Zambales Rep. Ma. Milagros “Mitos” Magsaysay and Bataan Rep. Albert Garcia said the firestorm involving the construction of the multi-level two-building apartment complex was one of the best examples of how politics has been ruining the country, particularly the economy.
“We have to moderate our rage and look at the big picture—and the latter includes a dirty Manila Bay and the dirty Manila skyline which day in and day out are seen by occupants of Senate offices,” Garcia said.
“Other far serious environmental crimes should be the main object of our rage,” Magsaysay said.
Magsaysay said the controversy could lead to the loss of 20,000 jobs because the hysteria is a turn-off to investors.
“The very shrill protests of non-Subic residents over the Hanjin condos borders on OA [over-acting],” Magsaysay said.
Senator Richard Gordon joined them in supporting the project, a complete turnaround from his previous position.
Gordon had visited the site and told newsmen that “there were no trees cut” in the area that was the Naval Magazine or the ammunition dump for the Subic Naval Base.

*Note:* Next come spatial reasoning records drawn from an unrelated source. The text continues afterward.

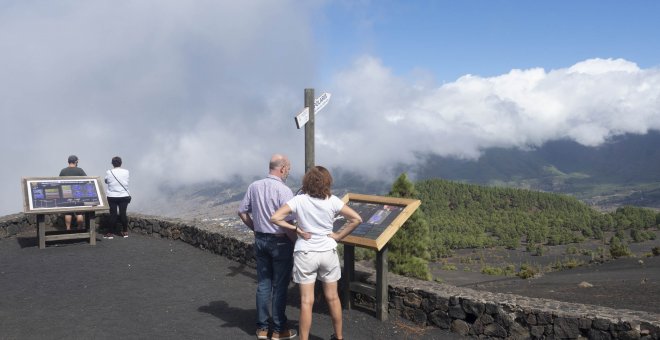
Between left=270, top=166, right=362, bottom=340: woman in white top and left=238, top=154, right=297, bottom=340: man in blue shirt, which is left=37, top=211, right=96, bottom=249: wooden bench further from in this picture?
left=270, top=166, right=362, bottom=340: woman in white top

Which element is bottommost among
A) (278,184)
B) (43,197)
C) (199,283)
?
(199,283)

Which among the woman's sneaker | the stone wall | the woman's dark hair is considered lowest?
the woman's sneaker

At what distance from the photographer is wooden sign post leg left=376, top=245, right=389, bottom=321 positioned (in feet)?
24.5

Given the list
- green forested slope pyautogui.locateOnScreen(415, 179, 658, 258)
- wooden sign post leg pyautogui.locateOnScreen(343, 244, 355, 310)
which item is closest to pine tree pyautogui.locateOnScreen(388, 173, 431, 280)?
wooden sign post leg pyautogui.locateOnScreen(343, 244, 355, 310)

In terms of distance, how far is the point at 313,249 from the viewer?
5785 mm

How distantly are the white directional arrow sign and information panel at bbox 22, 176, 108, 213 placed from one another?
6438mm

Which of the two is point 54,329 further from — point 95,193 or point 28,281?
point 95,193

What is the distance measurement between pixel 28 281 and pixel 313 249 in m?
6.62

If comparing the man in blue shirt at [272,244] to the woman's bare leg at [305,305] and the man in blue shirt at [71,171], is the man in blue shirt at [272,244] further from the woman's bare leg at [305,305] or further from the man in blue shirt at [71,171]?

He said there were already small buildings in the area even before the South Korean firm began construction of the apartment for its officials and employees.
He added that even if the laws allowed it, the condominiums should not have been constructed in the first place.

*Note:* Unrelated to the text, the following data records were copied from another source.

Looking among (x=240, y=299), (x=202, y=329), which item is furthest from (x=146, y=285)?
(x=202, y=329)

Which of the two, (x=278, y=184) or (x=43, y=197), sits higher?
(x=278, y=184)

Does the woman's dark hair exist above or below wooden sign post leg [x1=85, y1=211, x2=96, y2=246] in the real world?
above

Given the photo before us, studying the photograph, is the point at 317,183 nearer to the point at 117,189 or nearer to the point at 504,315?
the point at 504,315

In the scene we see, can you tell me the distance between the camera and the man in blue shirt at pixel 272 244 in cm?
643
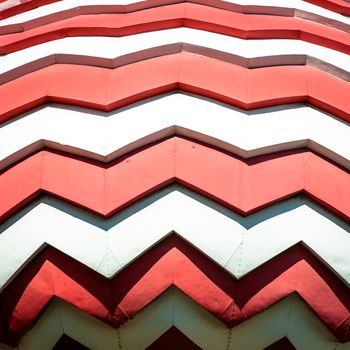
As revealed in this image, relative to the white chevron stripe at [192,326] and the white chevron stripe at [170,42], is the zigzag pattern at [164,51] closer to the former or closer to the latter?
the white chevron stripe at [170,42]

“It’s a question of taste, therefore, not environmental laws because these laws have not been violated,” he told the weekly Kapihan sa Senado.
Magsaysay said one public official whom she did not identify even went overboard with his doomsday scenario and made a conclusion which no scientist and not even Al Gore have reached : That the project would hasten global warming, as if two buildings in a small patch of logged-over land have stretched wide the ozone hole.
“My appeal to them is to investigate first before they speak,” said Magsaysay.
She cited the repeated declaration of SBMA administrator Armand Arreza that the site is not within the “zero development zone,” that roads were previously built in the area, that as early as 1966 it was previously cleared of trees and its soil graded by the US Navy.
Magsaysay said politicians and environmentalists who are raising a howl over the project did not bother to research their facts first before throwing accusations against the project proponents and investors.
“The image that has been seared in the public mind is that a whole forest was sacrificed when in fact this was not the case. They claim that the development encompasses a big area when it sits on just three hectares, which is smaller than the Batasan complex,” she said.
In contrast, the female lawmaker said 3 hectares of forest is what we lose to kaingin burning every 100 minutes in our country today.